Diagram showing how Kafka Topic Replication provides resilience when a Kafka Broker fails.

Replication factor guidelines

Environment	Replication factor	Rationale
Development	1	Saves resources, data loss acceptable
Testing	2	Basic fault tolerance
Production	3	Industry standard, tolerates 2 failures
Critical data	5	Maximum durability

What are Kafka partitions leader and replicas?

For a given topic-partition, one Kafka broker is designated by the cluster to be responsible for sending and receiving data to clients. That broker is known as the leader broker of that topic partition. Any other broker that is storing replicated data for that partition is referred to as a replica.

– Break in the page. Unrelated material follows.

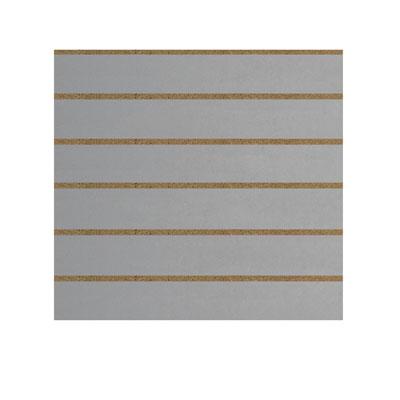 panneau rainur gris clair entraxe 15 cm. Black Bedroom Furniture Sets. Home Design Ideas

Therefore, each partition has one leader and multiple replicas.

What are in-sync replicas (ISR)?

An ISR is a replica that is up to date with the leader broker for a partition. Any replica that is not up to date with the leader is out of sync.

Kafka Topic Replication relies on leader selection and the creation of in-sync replicas (ISR). This diagram shows the Kafka replication process across 3 brokers.

Leaders and in-sync replicas

Here we have Broker 101 as Partition 0 leader and Broker 102 as the leader of Partition 1. Broker 102 is a replica for Partition 0 and Broker 103 is a replica for Partition 1. If the leader broker were to fail, one of the replicas will be elected as the new partition leader by an election.

Kafka replication flow across a 3-broker cluster: the producer writes to P0 on Broker 1 (leader of P0), Broker 1 replicates to Broker 2 (ISR for P0 and leader of P1), and the consumer reads from P0 on Broker 1. Broker 3 is the ISR for P1.

Kafka producers acks setting

Kafka producers only write data to the current leader broker for a partition.

Kafka producers also have to specify a level of acknowledgment acks to specify if the message has to be written to a minimum number of replicas before being considered a successful write.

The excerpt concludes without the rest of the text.